Data →

*** Block opens ***

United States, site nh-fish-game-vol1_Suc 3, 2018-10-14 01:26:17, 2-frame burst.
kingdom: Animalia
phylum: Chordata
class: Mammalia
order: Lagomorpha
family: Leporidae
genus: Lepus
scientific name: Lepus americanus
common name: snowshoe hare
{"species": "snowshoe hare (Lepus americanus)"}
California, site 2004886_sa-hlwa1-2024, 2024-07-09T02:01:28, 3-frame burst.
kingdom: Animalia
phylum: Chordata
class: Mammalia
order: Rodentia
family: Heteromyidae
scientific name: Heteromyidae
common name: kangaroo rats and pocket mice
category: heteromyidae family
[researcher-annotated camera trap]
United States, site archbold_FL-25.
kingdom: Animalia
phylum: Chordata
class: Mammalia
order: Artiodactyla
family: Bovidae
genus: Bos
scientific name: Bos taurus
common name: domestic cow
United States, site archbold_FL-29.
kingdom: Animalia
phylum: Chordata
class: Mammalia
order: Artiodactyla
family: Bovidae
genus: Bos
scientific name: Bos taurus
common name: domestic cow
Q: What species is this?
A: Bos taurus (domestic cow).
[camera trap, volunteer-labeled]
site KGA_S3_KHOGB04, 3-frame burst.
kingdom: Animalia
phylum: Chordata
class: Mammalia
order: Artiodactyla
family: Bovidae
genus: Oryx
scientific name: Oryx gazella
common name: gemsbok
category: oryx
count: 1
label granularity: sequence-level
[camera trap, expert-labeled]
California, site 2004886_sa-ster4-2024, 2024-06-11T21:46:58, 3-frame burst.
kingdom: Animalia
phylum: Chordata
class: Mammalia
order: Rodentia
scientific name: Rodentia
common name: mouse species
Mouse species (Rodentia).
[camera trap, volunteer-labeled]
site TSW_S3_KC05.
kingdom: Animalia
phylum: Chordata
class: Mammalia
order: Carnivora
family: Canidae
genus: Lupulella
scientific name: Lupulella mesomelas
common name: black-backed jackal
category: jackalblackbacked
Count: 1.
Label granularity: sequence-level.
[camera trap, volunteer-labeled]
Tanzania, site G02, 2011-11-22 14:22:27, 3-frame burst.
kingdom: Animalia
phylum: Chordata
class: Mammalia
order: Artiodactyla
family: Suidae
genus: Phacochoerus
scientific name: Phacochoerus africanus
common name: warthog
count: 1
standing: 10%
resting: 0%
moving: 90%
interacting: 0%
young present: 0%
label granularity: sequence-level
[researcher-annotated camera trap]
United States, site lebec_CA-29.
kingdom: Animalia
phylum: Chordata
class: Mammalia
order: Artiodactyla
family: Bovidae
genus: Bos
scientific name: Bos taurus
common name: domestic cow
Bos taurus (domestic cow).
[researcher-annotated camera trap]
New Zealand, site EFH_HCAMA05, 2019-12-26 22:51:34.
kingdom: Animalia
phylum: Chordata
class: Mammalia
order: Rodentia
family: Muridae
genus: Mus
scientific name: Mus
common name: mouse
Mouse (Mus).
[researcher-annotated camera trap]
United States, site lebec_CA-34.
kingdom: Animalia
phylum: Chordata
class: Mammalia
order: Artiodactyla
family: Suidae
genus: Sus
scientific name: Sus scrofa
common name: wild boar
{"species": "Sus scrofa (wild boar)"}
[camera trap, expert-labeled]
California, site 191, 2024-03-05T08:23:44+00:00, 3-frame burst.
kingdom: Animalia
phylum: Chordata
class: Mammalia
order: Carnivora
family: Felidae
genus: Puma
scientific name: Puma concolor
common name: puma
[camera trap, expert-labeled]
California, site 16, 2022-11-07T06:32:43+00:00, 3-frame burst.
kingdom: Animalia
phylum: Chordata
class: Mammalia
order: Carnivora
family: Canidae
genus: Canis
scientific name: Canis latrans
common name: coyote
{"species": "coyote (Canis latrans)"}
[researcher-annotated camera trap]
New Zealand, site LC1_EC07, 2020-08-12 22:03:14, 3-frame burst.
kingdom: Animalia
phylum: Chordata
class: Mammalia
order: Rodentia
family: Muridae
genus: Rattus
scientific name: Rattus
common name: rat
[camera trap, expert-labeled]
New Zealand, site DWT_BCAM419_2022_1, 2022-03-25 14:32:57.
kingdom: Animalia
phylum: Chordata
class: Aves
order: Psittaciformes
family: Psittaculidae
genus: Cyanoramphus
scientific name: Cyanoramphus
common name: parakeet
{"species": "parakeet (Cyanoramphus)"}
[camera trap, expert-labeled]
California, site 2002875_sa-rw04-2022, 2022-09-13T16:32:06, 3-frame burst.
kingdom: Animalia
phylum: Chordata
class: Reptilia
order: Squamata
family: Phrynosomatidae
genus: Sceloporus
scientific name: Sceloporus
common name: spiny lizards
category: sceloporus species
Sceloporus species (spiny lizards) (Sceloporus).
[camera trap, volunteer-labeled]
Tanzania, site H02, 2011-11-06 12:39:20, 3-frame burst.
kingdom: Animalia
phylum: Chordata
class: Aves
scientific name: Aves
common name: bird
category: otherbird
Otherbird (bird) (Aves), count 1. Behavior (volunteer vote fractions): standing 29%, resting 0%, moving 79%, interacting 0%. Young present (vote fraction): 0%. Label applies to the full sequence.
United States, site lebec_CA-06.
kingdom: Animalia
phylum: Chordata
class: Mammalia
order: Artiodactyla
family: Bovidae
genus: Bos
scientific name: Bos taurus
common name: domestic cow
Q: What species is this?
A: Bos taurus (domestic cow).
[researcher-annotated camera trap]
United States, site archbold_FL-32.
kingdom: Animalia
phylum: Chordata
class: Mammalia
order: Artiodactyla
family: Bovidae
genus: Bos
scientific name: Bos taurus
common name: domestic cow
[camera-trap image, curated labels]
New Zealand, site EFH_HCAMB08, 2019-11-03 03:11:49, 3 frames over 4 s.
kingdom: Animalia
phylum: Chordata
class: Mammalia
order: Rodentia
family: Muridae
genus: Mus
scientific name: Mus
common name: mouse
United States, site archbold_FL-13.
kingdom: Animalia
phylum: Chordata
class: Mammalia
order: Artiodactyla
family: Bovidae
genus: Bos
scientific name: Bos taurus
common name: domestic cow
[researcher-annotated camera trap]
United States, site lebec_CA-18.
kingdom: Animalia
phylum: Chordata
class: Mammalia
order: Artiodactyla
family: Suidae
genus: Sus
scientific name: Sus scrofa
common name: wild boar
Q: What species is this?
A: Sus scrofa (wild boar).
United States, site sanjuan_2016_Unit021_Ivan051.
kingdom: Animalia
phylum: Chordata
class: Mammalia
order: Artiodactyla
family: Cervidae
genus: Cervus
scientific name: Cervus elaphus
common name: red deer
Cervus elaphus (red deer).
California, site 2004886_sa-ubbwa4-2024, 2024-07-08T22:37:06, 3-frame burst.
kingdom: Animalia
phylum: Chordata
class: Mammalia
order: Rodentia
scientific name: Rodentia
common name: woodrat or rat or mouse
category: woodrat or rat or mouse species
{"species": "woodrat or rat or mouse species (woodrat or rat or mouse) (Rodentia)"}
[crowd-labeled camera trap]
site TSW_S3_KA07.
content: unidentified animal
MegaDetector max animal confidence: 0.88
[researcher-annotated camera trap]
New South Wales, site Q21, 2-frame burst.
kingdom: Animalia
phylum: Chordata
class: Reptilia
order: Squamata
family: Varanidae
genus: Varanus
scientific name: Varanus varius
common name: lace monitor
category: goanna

*** Block closes ***

Set down each line exactly as it appears in the data.

Task output →
United States, site nh-fish-game-vol1_Suc 3, 2018-10-14 01:26:17, 2-frame burst.
kingdom: Animalia
phylum: Chordata
class: Mammalia
order: Lagomorpha
family: Leporidae
genus: Lepus
scientific name: Lepus americanus
common name: snowshoe hare
{"species": "snowshoe hare (Lepus americanus)"}
California, site 2004886_sa-hlwa1-2024, 2024-07-09T02:01:28, 3-frame burst.
kingdom: Animalia
phylum: Chordata
class: Mammalia
order: Rodentia
family: Heteromyidae
scientific name: Heteromyidae
common name: kangaroo rats and pocket mice
category: heteromyidae family
[researcher-annotated camera trap]
United States, site archbold_FL-25.
kingdom: Animalia
phylum: Chordata
class: Mammalia
order: Artiodactyla
family: Bovidae
genus: Bos
scientific name: Bos taurus
common name: domestic cow
United States, site archbold_FL-29.
kingdom: Animalia
phylum: Chordata
class: Mammalia
order: Artiodactyla
family: Bovidae
genus: Bos
scientific name: Bos taurus
common name: domestic cow
Q: What species is this?
A: Bos taurus (domestic cow).
[camera trap, volunteer-labeled]
site KGA_S3_KHOGB04, 3-frame burst.
kingdom: Animalia
phylum: Chordata
class: Mammalia
order: Artiodactyla
family: Bovidae
genus: Oryx
scientific name: Oryx gazella
common name: gemsbok
category: oryx
count: 1
label granularity: sequence-level
[camera trap, expert-labeled]
California, site 2004886_sa-ster4-2024, 2024-06-11T21:46:58, 3-frame burst.
kingdom: Animalia
phylum: Chordata
class: Mammalia
order: Rodentia
scientific name: Rodentia
common name: mouse species
Mouse species (Rodentia).
[camera trap, volunteer-labeled]
site TSW_S3_KC05.
kingdom: Animalia
phylum: Chordata
class: Mammalia
order: Carnivora
family: Canidae
genus: Lupulella
scientific name: Lupulella mesomelas
common name: black-backed jackal
category: jackalblackbacked
Count: 1.
Label granularity: sequence-level.
[camera trap, volunteer-labeled]
Tanzania, site G02, 2011-11-22 14:22:27, 3-frame burst.
kingdom: Animalia
phylum: Chordata
class: Mammalia
order: Artiodactyla
family: Suidae
genus: Phacochoerus
scientific name: Phacochoerus africanus
common name: warthog
count: 1
standing: 10%
resting: 0%
moving: 90%
interacting: 0%
young present: 0%
label granularity: sequence-level
[researcher-annotated camera trap]
United States, site lebec_CA-29.
kingdom: Animalia
phylum: Chordata
class: Mammalia
order: Artiodactyla
family: Bovidae
genus: Bos
scientific name: Bos taurus
common name: domestic cow
Bos taurus (domestic cow).
[researcher-annotated camera trap]
New Zealand, site EFH_HCAMA05, 2019-12-26 22:51:34.
kingdom: Animalia
phylum: Chordata
class: Mammalia
order: Rodentia
family: Muridae
genus: Mus
scientific name: Mus
common name: mouse
Mouse (Mus).
[researcher-annotated camera trap]
United States, site lebec_CA-34.
kingdom: Animalia
phylum: Chordata
class: Mammalia
order: Artiodactyla
family: Suidae
genus: Sus
scientific name: Sus scrofa
common name: wild boar
{"species": "Sus scrofa (wild boar)"}
[camera trap, expert-labeled]
California, site 191, 2024-03-05T08:23:44+00:00, 3-frame burst.
kingdom: Animalia
phylum: Chordata
class: Mammalia
order: Carnivora
family: Felidae
genus: Puma
scientific name: Puma concolor
common name: puma
[camera trap, expert-labeled]
California, site 16, 2022-11-07T06:32:43+00:00, 3-frame burst.
kingdom: Animalia
phylum: Chordata
class: Mammalia
order: Carnivora
family: Canidae
genus: Canis
scientific name: Canis latrans
common name: coyote
{"species": "coyote (Canis latrans)"}
[researcher-annotated camera trap]
New Zealand, site LC1_EC07, 2020-08-12 22:03:14, 3-frame burst.
kingdom: Animalia
phylum: Chordata
class: Mammalia
order: Rodentia
family: Muridae
genus: Rattus
scientific name: Rattus
common name: rat
[camera trap, expert-labeled]
New Zealand, site DWT_BCAM419_2022_1, 2022-03-25 14:32:57.
kingdom: Animalia
phylum: Chordata
class: Aves
order: Psittaciformes
family: Psittaculidae
genus: Cyanoramphus
scientific name: Cyanoramphus
common name: parakeet
{"species": "parakeet (Cyanoramphus)"}
[camera trap, expert-labeled]
California, site 2002875_sa-rw04-2022, 2022-09-13T16:32:06, 3-frame burst.
kingdom: Animalia
phylum: Chordata
class: Reptilia
order: Squamata
family: Phrynosomatidae
genus: Sceloporus
scientific name: Sceloporus
common name: spiny lizards
category: sceloporus species
Sceloporus species (spiny lizards) (Sceloporus).
[camera trap, volunteer-labeled]
Tanzania, site H02, 2011-11-06 12:39:20, 3-frame burst.
kingdom: Animalia
phylum: Chordata
class: Aves
scientific name: Aves
common name: bird
category: otherbird
Otherbird (bird) (Aves), count 1. Behavior (volunteer vote fractions): standing 29%, resting 0%, moving 79%, interacting 0%. Young present (vote fraction): 0%. Label applies to the full sequence.
United States, site lebec_CA-06.
kingdom: Animalia
phylum: Chordata
class: Mammalia
order: Artiodactyla
family: Bovidae
genus: Bos
scientific name: Bos taurus
common name: domestic cow
Q: What species is this?
A: Bos taurus (domestic cow).
[researcher-annotated camera trap]
United States, site archbold_FL-32.
kingdom: Animalia
phylum: Chordata
class: Mammalia
order: Artiodactyla
family: Bovidae
genus: Bos
scientific name: Bos taurus
common name: domestic cow
[camera-trap image, curated labels]
New Zealand, site EFH_HCAMB08, 2019-11-03 03:11:49, 3 frames over 4 s.
kingdom: Animalia
phylum: Chordata
class: Mammalia
order: Rodentia
family: Muridae
genus: Mus
scientific name: Mus
common name: mouse
United States, site archbold_FL-13.
kingdom: Animalia
phylum: Chordata
class: Mammalia
order: Artiodactyla
family: Bovidae
genus: Bos
scientific name: Bos taurus
common name: domestic cow
[researcher-annotated camera trap]
United States, site lebec_CA-18.
kingdom: Animalia
phylum: Chordata
class: Mammalia
order: Artiodactyla
family: Suidae
genus: Sus
scientific name: Sus scrofa
common name: wild boar
Q: What species is this?
A: Sus scrofa (wild boar).
United States, site sanjuan_2016_Unit021_Ivan051.
kingdom: Animalia
phylum: Chordata
class: Mammalia
order: Artiodactyla
family: Cervidae
genus: Cervus
scientific name: Cervus elaphus
common name: red deer
Cervus elaphus (red deer).
California, site 2004886_sa-ubbwa4-2024, 2024-07-08T22:37:06, 3-frame burst.
kingdom: Animalia
phylum: Chordata
class: Mammalia
order: Rodentia
scientific name: Rodentia
common name: woodrat or rat or mouse
category: woodrat or rat or mouse species
{"species": "woodrat or rat or mouse species (woodrat or rat or mouse) (Rodentia)"}
[crowd-labeled camera trap]
site TSW_S3_KA07.
content: unidentified animal
MegaDetector max animal confidence: 0.88
[researcher-annotated camera trap]
New South Wales, site Q21, 2-frame burst.
kingdom: Animalia
phylum: Chordata
class: Reptilia
order: Squamata
family: Varanidae
genus: Varanus
scientific name: Varanus varius
common name: lace monitor
category: goanna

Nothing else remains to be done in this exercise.